Here’s a code snippet that may help clear things up a bit, too. I’m just adding print statements:

const std = @import("std");

const print = std.debug.print;

/// Returns the active tag of a tagged union
pub fn activeTag(u: anytype) Tag(@TypeOf(u)) {
    const T = @TypeOf(u);

    print("\nType of activeTag argument: {s}\n", .{ @typeName(T) });

    const U = Tag(T);

    print("\nType of Tag(T): {s}\n", .{ @typeName(U) });
    
    return @as(U, u);
}

pub fn Tag(comptime T: type) type {
    return switch (@typeInfo(T)) {
        .Enum => |info| info.tag_type,
        .Union => |info| info.tag_type orelse @compileError(@typeName(T) ++ " has no tag type"),
        else => @compileError("expected enum or union type, found '" ++ @typeName(T) ++ "'"),
    };
}

const TestEnum = enum {
    A,
    B,
    C
};

const TestUnion = union(TestEnum) {
    A: void, 
    B: void, 
    C: void
};

pub fn main() !void {

    const x = TestUnion{ .A = {} };

    const result: TestEnum = activeTag(x);
    
    print("\nType of Result: {s}\n", .{ @typeName(@TypeOf(result)) });

    print("\nResult Value: {}\n", .{ result });
}

Here’s another approach.
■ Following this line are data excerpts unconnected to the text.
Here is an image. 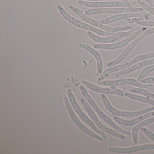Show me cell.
<instances>
[{
    "mask_svg": "<svg viewBox=\"0 0 154 154\" xmlns=\"http://www.w3.org/2000/svg\"><path fill=\"white\" fill-rule=\"evenodd\" d=\"M154 71V65L150 66L144 69V70L141 71V72L140 73L137 78V81L140 82L141 80L143 79L144 77L146 76L149 73Z\"/></svg>",
    "mask_w": 154,
    "mask_h": 154,
    "instance_id": "obj_24",
    "label": "cell"
},
{
    "mask_svg": "<svg viewBox=\"0 0 154 154\" xmlns=\"http://www.w3.org/2000/svg\"><path fill=\"white\" fill-rule=\"evenodd\" d=\"M154 65V59H148V60L141 61L139 63H137L136 64L127 69H123L121 70L119 72H117L115 74V75L116 77H120L122 75H125L131 73L136 70H138L139 69L142 68L144 66H146L152 65Z\"/></svg>",
    "mask_w": 154,
    "mask_h": 154,
    "instance_id": "obj_19",
    "label": "cell"
},
{
    "mask_svg": "<svg viewBox=\"0 0 154 154\" xmlns=\"http://www.w3.org/2000/svg\"><path fill=\"white\" fill-rule=\"evenodd\" d=\"M136 23L141 26L154 27V21H141L136 22Z\"/></svg>",
    "mask_w": 154,
    "mask_h": 154,
    "instance_id": "obj_27",
    "label": "cell"
},
{
    "mask_svg": "<svg viewBox=\"0 0 154 154\" xmlns=\"http://www.w3.org/2000/svg\"><path fill=\"white\" fill-rule=\"evenodd\" d=\"M153 58H154V52L141 55L137 56L128 63L112 66V67H109L108 69H106L98 77V80L102 81L112 73L119 72V71L123 70V69H127V68H129V67L136 64L137 63L143 61V60Z\"/></svg>",
    "mask_w": 154,
    "mask_h": 154,
    "instance_id": "obj_6",
    "label": "cell"
},
{
    "mask_svg": "<svg viewBox=\"0 0 154 154\" xmlns=\"http://www.w3.org/2000/svg\"><path fill=\"white\" fill-rule=\"evenodd\" d=\"M151 15L149 12H132V13H124L118 14L111 17H109L103 20L100 23L103 25L111 24L115 21H119L123 19L131 18L140 17H144L146 18L147 20L149 19V16Z\"/></svg>",
    "mask_w": 154,
    "mask_h": 154,
    "instance_id": "obj_15",
    "label": "cell"
},
{
    "mask_svg": "<svg viewBox=\"0 0 154 154\" xmlns=\"http://www.w3.org/2000/svg\"><path fill=\"white\" fill-rule=\"evenodd\" d=\"M69 8L72 12L75 13L78 17H80V18H81L85 22L106 32L113 33L115 32H120V31H127V30H130L133 28L132 26H126L120 27H111L105 26V25H103L89 17L88 16L85 15L81 10L79 9L78 8L74 7L72 5H70L69 6Z\"/></svg>",
    "mask_w": 154,
    "mask_h": 154,
    "instance_id": "obj_3",
    "label": "cell"
},
{
    "mask_svg": "<svg viewBox=\"0 0 154 154\" xmlns=\"http://www.w3.org/2000/svg\"><path fill=\"white\" fill-rule=\"evenodd\" d=\"M153 116H154V111L150 112H149L145 114H142L140 116H138L137 118L131 120L123 119L119 116H114L113 119L114 121L120 125L126 126V127H131V126H135L136 124H137L138 123L145 120V119H146L147 118H149Z\"/></svg>",
    "mask_w": 154,
    "mask_h": 154,
    "instance_id": "obj_18",
    "label": "cell"
},
{
    "mask_svg": "<svg viewBox=\"0 0 154 154\" xmlns=\"http://www.w3.org/2000/svg\"><path fill=\"white\" fill-rule=\"evenodd\" d=\"M144 10L142 8H99L91 9L85 11L86 16L97 15L100 14H112L117 13L121 14L124 13H132V12H141Z\"/></svg>",
    "mask_w": 154,
    "mask_h": 154,
    "instance_id": "obj_12",
    "label": "cell"
},
{
    "mask_svg": "<svg viewBox=\"0 0 154 154\" xmlns=\"http://www.w3.org/2000/svg\"><path fill=\"white\" fill-rule=\"evenodd\" d=\"M64 102L65 104L66 107V109L72 119V120L73 121L75 124L83 131V132L85 133L87 135H89L90 137H92L100 141H103V138L102 137L98 135V134L94 133L93 131H91L90 129L88 128L87 127H85L83 124L81 122L80 120L78 119V117L76 116L74 111L73 109H72V105L70 103V101H69L68 97L66 96H65L64 97Z\"/></svg>",
    "mask_w": 154,
    "mask_h": 154,
    "instance_id": "obj_11",
    "label": "cell"
},
{
    "mask_svg": "<svg viewBox=\"0 0 154 154\" xmlns=\"http://www.w3.org/2000/svg\"><path fill=\"white\" fill-rule=\"evenodd\" d=\"M125 96H127L132 100L138 101L144 103H148V104H150V105L154 106V100L148 98V97L146 98V97H143V96H140V95L129 93L128 92L125 93Z\"/></svg>",
    "mask_w": 154,
    "mask_h": 154,
    "instance_id": "obj_22",
    "label": "cell"
},
{
    "mask_svg": "<svg viewBox=\"0 0 154 154\" xmlns=\"http://www.w3.org/2000/svg\"><path fill=\"white\" fill-rule=\"evenodd\" d=\"M140 29V27H137L134 28H132V29H130L127 32L120 31L115 34V35H113L112 36H109L108 37H101L91 31H87L86 34L91 39H92L93 41L96 43L99 44H109V43H113L114 41H117L121 38L128 37L130 36L135 32Z\"/></svg>",
    "mask_w": 154,
    "mask_h": 154,
    "instance_id": "obj_9",
    "label": "cell"
},
{
    "mask_svg": "<svg viewBox=\"0 0 154 154\" xmlns=\"http://www.w3.org/2000/svg\"><path fill=\"white\" fill-rule=\"evenodd\" d=\"M78 4L85 7L92 8H122L129 7L137 5V2H89L78 0Z\"/></svg>",
    "mask_w": 154,
    "mask_h": 154,
    "instance_id": "obj_10",
    "label": "cell"
},
{
    "mask_svg": "<svg viewBox=\"0 0 154 154\" xmlns=\"http://www.w3.org/2000/svg\"><path fill=\"white\" fill-rule=\"evenodd\" d=\"M57 9L62 17L65 20L76 27L87 30V31H91V32L95 33L99 35L109 36L114 35L113 33H110V32L103 31V30L95 27L90 24L81 22L80 20H78L75 18L73 17L71 15H69L61 5H57Z\"/></svg>",
    "mask_w": 154,
    "mask_h": 154,
    "instance_id": "obj_2",
    "label": "cell"
},
{
    "mask_svg": "<svg viewBox=\"0 0 154 154\" xmlns=\"http://www.w3.org/2000/svg\"><path fill=\"white\" fill-rule=\"evenodd\" d=\"M85 1H103V0H82Z\"/></svg>",
    "mask_w": 154,
    "mask_h": 154,
    "instance_id": "obj_31",
    "label": "cell"
},
{
    "mask_svg": "<svg viewBox=\"0 0 154 154\" xmlns=\"http://www.w3.org/2000/svg\"><path fill=\"white\" fill-rule=\"evenodd\" d=\"M154 122V116L150 117L148 119L145 120L135 125L132 129V137L134 144H137L138 143V131L142 127H145Z\"/></svg>",
    "mask_w": 154,
    "mask_h": 154,
    "instance_id": "obj_21",
    "label": "cell"
},
{
    "mask_svg": "<svg viewBox=\"0 0 154 154\" xmlns=\"http://www.w3.org/2000/svg\"><path fill=\"white\" fill-rule=\"evenodd\" d=\"M121 1H123L124 2H128V0H121Z\"/></svg>",
    "mask_w": 154,
    "mask_h": 154,
    "instance_id": "obj_32",
    "label": "cell"
},
{
    "mask_svg": "<svg viewBox=\"0 0 154 154\" xmlns=\"http://www.w3.org/2000/svg\"><path fill=\"white\" fill-rule=\"evenodd\" d=\"M130 92L131 93H137L142 94L146 97H148V98L154 100V94L149 92L143 88H133L130 90Z\"/></svg>",
    "mask_w": 154,
    "mask_h": 154,
    "instance_id": "obj_23",
    "label": "cell"
},
{
    "mask_svg": "<svg viewBox=\"0 0 154 154\" xmlns=\"http://www.w3.org/2000/svg\"><path fill=\"white\" fill-rule=\"evenodd\" d=\"M147 28L144 27L140 29V30H138L135 32L133 35L130 36L128 37L126 39L119 43L115 44H99L94 45H93L94 48L96 49H108V50H116L119 48H121L128 45V44L131 42L134 38H136L140 33L146 30Z\"/></svg>",
    "mask_w": 154,
    "mask_h": 154,
    "instance_id": "obj_14",
    "label": "cell"
},
{
    "mask_svg": "<svg viewBox=\"0 0 154 154\" xmlns=\"http://www.w3.org/2000/svg\"><path fill=\"white\" fill-rule=\"evenodd\" d=\"M153 34H154V28L150 29H146L144 32L140 33L136 38L133 39V41L127 47V48L123 50L122 53L116 59L108 63L107 64V66L108 67H112V66H115L120 63L135 48V47L137 45L138 43H139L140 40H142L145 37L149 35H152Z\"/></svg>",
    "mask_w": 154,
    "mask_h": 154,
    "instance_id": "obj_8",
    "label": "cell"
},
{
    "mask_svg": "<svg viewBox=\"0 0 154 154\" xmlns=\"http://www.w3.org/2000/svg\"><path fill=\"white\" fill-rule=\"evenodd\" d=\"M137 3L141 8L149 12L150 14L154 16V8L150 7L146 3L142 2L141 0H137Z\"/></svg>",
    "mask_w": 154,
    "mask_h": 154,
    "instance_id": "obj_25",
    "label": "cell"
},
{
    "mask_svg": "<svg viewBox=\"0 0 154 154\" xmlns=\"http://www.w3.org/2000/svg\"><path fill=\"white\" fill-rule=\"evenodd\" d=\"M141 21H147V20L146 19V18L144 17L133 18L131 21H130L129 23H135V22Z\"/></svg>",
    "mask_w": 154,
    "mask_h": 154,
    "instance_id": "obj_29",
    "label": "cell"
},
{
    "mask_svg": "<svg viewBox=\"0 0 154 154\" xmlns=\"http://www.w3.org/2000/svg\"><path fill=\"white\" fill-rule=\"evenodd\" d=\"M141 131L142 132H144L149 138L151 140H153L154 141V134L152 133L151 131H150L148 129L146 128H145V127H142L141 128Z\"/></svg>",
    "mask_w": 154,
    "mask_h": 154,
    "instance_id": "obj_26",
    "label": "cell"
},
{
    "mask_svg": "<svg viewBox=\"0 0 154 154\" xmlns=\"http://www.w3.org/2000/svg\"><path fill=\"white\" fill-rule=\"evenodd\" d=\"M67 96L68 99L70 101V103L72 105V107L73 109L78 114L80 118L85 122L86 124H88L89 126L91 128L95 131L96 133L100 135L103 139L106 140L107 139V136L104 133V131H102L97 126L94 124L92 120L82 110L81 108L79 106V104L77 103V101L71 89H68L67 91Z\"/></svg>",
    "mask_w": 154,
    "mask_h": 154,
    "instance_id": "obj_4",
    "label": "cell"
},
{
    "mask_svg": "<svg viewBox=\"0 0 154 154\" xmlns=\"http://www.w3.org/2000/svg\"><path fill=\"white\" fill-rule=\"evenodd\" d=\"M108 150L113 153L119 154H130L134 152H139L146 150L154 149V144H147V145H140L127 148L115 147H109Z\"/></svg>",
    "mask_w": 154,
    "mask_h": 154,
    "instance_id": "obj_16",
    "label": "cell"
},
{
    "mask_svg": "<svg viewBox=\"0 0 154 154\" xmlns=\"http://www.w3.org/2000/svg\"><path fill=\"white\" fill-rule=\"evenodd\" d=\"M101 98L102 100L103 104L107 110L109 111L110 113L115 116L122 117H136L140 116L142 114L148 113L149 112L154 110V106L149 107L144 109L140 110L135 112L122 111L115 109L112 107L108 98L106 97L104 94H102L101 95Z\"/></svg>",
    "mask_w": 154,
    "mask_h": 154,
    "instance_id": "obj_7",
    "label": "cell"
},
{
    "mask_svg": "<svg viewBox=\"0 0 154 154\" xmlns=\"http://www.w3.org/2000/svg\"><path fill=\"white\" fill-rule=\"evenodd\" d=\"M78 47L82 49H84L87 52H89L93 56L96 60L97 63V71L98 73L100 74H101L103 73V62L102 60L101 57L100 53L96 51L94 48H92L91 47L88 45L86 44L80 43L78 44Z\"/></svg>",
    "mask_w": 154,
    "mask_h": 154,
    "instance_id": "obj_20",
    "label": "cell"
},
{
    "mask_svg": "<svg viewBox=\"0 0 154 154\" xmlns=\"http://www.w3.org/2000/svg\"><path fill=\"white\" fill-rule=\"evenodd\" d=\"M98 85H103V86H111L112 85L114 86H121V85H130L137 86L139 88H146L153 86L152 84L141 83L137 80L133 78H127V79H120V80H113V81H99L97 82Z\"/></svg>",
    "mask_w": 154,
    "mask_h": 154,
    "instance_id": "obj_13",
    "label": "cell"
},
{
    "mask_svg": "<svg viewBox=\"0 0 154 154\" xmlns=\"http://www.w3.org/2000/svg\"><path fill=\"white\" fill-rule=\"evenodd\" d=\"M141 83L152 84L154 83V77H149L141 80L140 81Z\"/></svg>",
    "mask_w": 154,
    "mask_h": 154,
    "instance_id": "obj_28",
    "label": "cell"
},
{
    "mask_svg": "<svg viewBox=\"0 0 154 154\" xmlns=\"http://www.w3.org/2000/svg\"><path fill=\"white\" fill-rule=\"evenodd\" d=\"M80 89L84 98L87 101V102L89 103L91 108L93 109L98 114V115L102 119H103L105 122H107L108 124H109L114 130L118 132L123 134V135H126V136H132V133L131 132L122 129L121 128L119 127L110 117L107 116L106 114L102 111L99 108L98 105L95 103V102L93 100L91 96L89 95L86 88L83 85H80Z\"/></svg>",
    "mask_w": 154,
    "mask_h": 154,
    "instance_id": "obj_1",
    "label": "cell"
},
{
    "mask_svg": "<svg viewBox=\"0 0 154 154\" xmlns=\"http://www.w3.org/2000/svg\"><path fill=\"white\" fill-rule=\"evenodd\" d=\"M82 83L85 86H86L88 89L96 92L97 93L104 94H115L121 96H125V94L122 90L120 89H111L110 88H103L95 85L88 81L83 80L82 81Z\"/></svg>",
    "mask_w": 154,
    "mask_h": 154,
    "instance_id": "obj_17",
    "label": "cell"
},
{
    "mask_svg": "<svg viewBox=\"0 0 154 154\" xmlns=\"http://www.w3.org/2000/svg\"><path fill=\"white\" fill-rule=\"evenodd\" d=\"M141 1L145 2V3H146L148 5L150 6V7H154V5H153V3H152V2H151L150 0H141Z\"/></svg>",
    "mask_w": 154,
    "mask_h": 154,
    "instance_id": "obj_30",
    "label": "cell"
},
{
    "mask_svg": "<svg viewBox=\"0 0 154 154\" xmlns=\"http://www.w3.org/2000/svg\"><path fill=\"white\" fill-rule=\"evenodd\" d=\"M80 101H81V103L83 106L84 109H85L86 111L87 112L88 115H89L90 118L93 121L95 125L100 129L102 131H104V132L107 133V134H109V135L119 138L121 139H126V137H125V135L118 132L116 131L106 127L103 123H102L98 119V117H97V115L95 114L93 109L91 108V106H90V104L87 102V101L85 100L84 98H82V97L80 99Z\"/></svg>",
    "mask_w": 154,
    "mask_h": 154,
    "instance_id": "obj_5",
    "label": "cell"
}]
</instances>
Doesn’t give you the syntax that you want but it does yield the right relations.

const std = @import("std");

const Pet = enum {
    Cat,
    @"Cat > Breed1",
    @"Cat > Breed2",
    @"Cat > Breed2 > Sub1",
    @"Cat > Breed2 > Sub2",
    Dog,
    @"Dog > Breed1",
    @"Dog > Breed2",

    pub const parents = createParents();

    fn getDepth(comptime e: @This()) comptime_int {
        const name = @tagName(e);
        comptime var depth = 0;
        inline for (name) |c| {
            if (c == '>') {
                depth += 1;
            }
        }
        return depth;
    }

    fn createParents() []?@This() {
        const fields = @typeInfo(@This()).Enum.fields;
        var enums: [fields.len]?@This() = undefined;
        inline for (fields) |field| {
            const e = @field(@This(), field.name);
            enums[field.value] = findParent(e);
        }
        return &enums;
    }

    fn findParent(comptime e: @This()) ?@This() {
        var candidate: ?@This() = null;
        const fields = @typeInfo(@This()).Enum.fields;
        const depth = getDepth(e);
        inline for (fields) |field| {
            const other = @field(@This(), field.name);
            if (other == e) {
                return candidate;
            }
            const other_depth = getDepth(other);
            if (other_depth == depth - 1) {
                candidate = other;
            }
        }
        return null;
    }

    pub fn is(self: @This(), other: @This()) bool {
        if (self == other) {
            return true;
        }
        const index = @intFromEnum(self);
        if (parents[index]) |parent| {
            if (parent == other) {
                return true;
            }
            return parent.is(other);
        }
        return false;
    }
};

test "Pet" {
    std.debug.assert(Pet.Cat.is(Pet.Cat) == true);
    std.debug.assert(Pet.@"Cat > Breed1".is(Pet.Cat) == true);
    std.debug.assert(Pet.@"Cat > Breed2 > Sub1".is(Pet.@"Cat > Breed2") == true);
    std.debug.assert(Pet.@"Cat > Breed2 > Sub1".is(Pet.@"Cat > Breed1") == false);
    std.debug.assert(Pet.@"Cat > Breed2 > Sub1".is(Pet.Dog) == false);
}

Relying on the items being in the right order.